By the time Jean-Louis Etienne reached the North Pole solo pulling his sled, on 11 May 1986, only six expeditions had reached the pole “overland”: Ralph Plaisted (USA, scooter, 1968), Wally Herbert (UK, dog sled, 1969), Uemura Naomi (Japan, dog sled, 1978), Ranulph Fiennes (UK, snow scooter, 1979), Dimitri Shparo (USSR, skis, 1979), four Finns (skis, 1984) and Will Steiger (USA, dog sled, 1986), whom Jean-Louis Etienne was to meet en route to the pole.

To the Pole by air
The first attempt to fly to the Pole was made by the Swede Andrée and his two crewmen aboard the Ornen (Eagle), a hydrogen balloon. They took off from Spitsbergen in July 1897, but nothing more was heard of them for 33 years until their bodies were discovered by seal hunters on the island of Svalbard in 1930. Apparently they had walked to the island after crash-landing on the pack ice two days earlier. On 15 August 1909, the American press baron Wellman began his third attempt to reach the Pole by air (he had already tried in 1906 and 1907) aboard his airship America. This was a flexible (i.e. no interior structure) dirigible 57 m long, that had been assembled and filled with hydrogen in a hangar specially built at Spitsbergen exactly where Andrée had taken off from. The American had to turn back after flying for only a few hours.
On 9 May 1926 Admiral Byrd and his crewman Floyd Bennett left Spitsbergen in an aircraft. They returned earlier than expected (and with an oil leak) but claimed to have reached the North Pole. Doubts about their claim persist.
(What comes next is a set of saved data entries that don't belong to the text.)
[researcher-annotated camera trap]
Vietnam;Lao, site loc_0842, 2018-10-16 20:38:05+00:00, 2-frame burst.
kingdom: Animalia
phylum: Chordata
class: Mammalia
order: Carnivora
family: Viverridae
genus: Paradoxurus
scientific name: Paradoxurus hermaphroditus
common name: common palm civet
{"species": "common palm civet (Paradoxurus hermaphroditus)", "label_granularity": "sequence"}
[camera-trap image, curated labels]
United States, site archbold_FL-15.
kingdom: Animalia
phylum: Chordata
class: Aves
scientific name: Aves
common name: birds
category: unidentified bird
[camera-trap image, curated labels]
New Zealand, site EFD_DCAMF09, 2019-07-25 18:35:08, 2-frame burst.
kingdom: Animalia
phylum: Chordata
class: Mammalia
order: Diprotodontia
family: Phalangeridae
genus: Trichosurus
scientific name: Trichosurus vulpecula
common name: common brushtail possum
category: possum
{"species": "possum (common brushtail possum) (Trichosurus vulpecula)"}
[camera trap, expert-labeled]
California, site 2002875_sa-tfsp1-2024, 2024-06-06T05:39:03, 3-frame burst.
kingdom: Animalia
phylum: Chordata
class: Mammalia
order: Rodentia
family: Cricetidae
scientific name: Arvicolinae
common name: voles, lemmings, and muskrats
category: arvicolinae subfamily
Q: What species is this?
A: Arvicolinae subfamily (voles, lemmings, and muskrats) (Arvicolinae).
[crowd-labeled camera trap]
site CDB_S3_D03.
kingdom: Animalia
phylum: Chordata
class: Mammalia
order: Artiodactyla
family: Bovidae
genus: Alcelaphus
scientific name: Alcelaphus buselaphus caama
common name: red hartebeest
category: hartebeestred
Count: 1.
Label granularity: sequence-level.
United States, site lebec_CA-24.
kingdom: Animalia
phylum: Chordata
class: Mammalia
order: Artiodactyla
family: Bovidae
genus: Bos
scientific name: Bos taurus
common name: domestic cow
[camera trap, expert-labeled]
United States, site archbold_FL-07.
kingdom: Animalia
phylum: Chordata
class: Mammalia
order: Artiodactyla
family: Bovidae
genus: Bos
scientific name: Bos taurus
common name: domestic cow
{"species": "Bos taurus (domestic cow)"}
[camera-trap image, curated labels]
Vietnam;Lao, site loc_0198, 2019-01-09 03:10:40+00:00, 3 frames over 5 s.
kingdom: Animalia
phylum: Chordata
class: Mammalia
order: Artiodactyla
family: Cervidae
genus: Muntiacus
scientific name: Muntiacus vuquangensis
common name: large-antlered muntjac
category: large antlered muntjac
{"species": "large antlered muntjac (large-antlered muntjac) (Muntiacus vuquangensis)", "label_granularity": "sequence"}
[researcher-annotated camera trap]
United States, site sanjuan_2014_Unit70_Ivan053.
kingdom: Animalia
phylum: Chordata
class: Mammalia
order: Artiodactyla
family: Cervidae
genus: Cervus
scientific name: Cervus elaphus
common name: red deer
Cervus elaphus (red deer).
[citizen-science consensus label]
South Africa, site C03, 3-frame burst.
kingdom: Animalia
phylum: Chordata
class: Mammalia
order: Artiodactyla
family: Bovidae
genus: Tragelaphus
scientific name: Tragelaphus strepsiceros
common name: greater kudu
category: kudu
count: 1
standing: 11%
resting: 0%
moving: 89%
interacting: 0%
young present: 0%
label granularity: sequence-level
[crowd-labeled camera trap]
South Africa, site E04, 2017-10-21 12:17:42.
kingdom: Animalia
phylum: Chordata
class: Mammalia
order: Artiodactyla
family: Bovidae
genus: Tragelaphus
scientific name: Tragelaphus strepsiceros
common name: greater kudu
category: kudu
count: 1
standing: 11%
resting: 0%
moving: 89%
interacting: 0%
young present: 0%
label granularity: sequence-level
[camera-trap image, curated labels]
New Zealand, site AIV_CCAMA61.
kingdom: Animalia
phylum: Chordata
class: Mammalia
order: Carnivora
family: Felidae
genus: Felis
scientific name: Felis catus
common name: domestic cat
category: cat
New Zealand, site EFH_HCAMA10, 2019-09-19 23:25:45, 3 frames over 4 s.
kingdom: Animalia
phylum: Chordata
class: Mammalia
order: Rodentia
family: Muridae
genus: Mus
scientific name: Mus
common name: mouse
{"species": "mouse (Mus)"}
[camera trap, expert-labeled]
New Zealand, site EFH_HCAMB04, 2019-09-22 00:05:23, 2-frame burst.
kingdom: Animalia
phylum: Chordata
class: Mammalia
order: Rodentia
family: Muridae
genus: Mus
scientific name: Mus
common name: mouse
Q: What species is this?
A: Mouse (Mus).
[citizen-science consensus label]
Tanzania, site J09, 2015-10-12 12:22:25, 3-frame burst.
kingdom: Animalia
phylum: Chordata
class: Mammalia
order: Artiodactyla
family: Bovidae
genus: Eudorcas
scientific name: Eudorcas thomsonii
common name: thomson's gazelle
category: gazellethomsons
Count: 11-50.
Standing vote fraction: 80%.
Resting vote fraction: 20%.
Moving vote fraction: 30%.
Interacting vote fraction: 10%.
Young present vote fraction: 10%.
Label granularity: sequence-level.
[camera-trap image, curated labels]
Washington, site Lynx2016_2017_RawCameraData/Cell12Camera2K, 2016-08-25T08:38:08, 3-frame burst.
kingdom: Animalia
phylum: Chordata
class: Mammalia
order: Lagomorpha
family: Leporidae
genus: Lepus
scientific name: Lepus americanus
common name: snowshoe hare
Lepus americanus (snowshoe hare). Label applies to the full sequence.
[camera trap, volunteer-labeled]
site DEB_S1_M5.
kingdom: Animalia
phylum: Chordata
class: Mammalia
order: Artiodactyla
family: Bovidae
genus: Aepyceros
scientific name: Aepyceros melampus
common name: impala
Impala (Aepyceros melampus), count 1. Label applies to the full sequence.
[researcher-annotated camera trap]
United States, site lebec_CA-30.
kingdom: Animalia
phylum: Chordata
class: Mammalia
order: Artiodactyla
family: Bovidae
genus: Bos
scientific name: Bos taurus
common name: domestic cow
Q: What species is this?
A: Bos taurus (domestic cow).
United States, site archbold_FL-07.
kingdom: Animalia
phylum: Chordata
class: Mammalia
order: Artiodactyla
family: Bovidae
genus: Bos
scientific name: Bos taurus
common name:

The same year, on 12 May, Amundsen became the first man to fly over the Pole in the airship Norge, accompanied as engineer by the Italian Nobile, who had designed the airship. In 1928, Nobile crash-landed on the ice pack in the airship Italia; Amundsen took off in a plane to try to rescue him and was never seen again.

 
 
Le Norge
L'Italia
Polar airship America emerging from its Arctic hangar August 1909.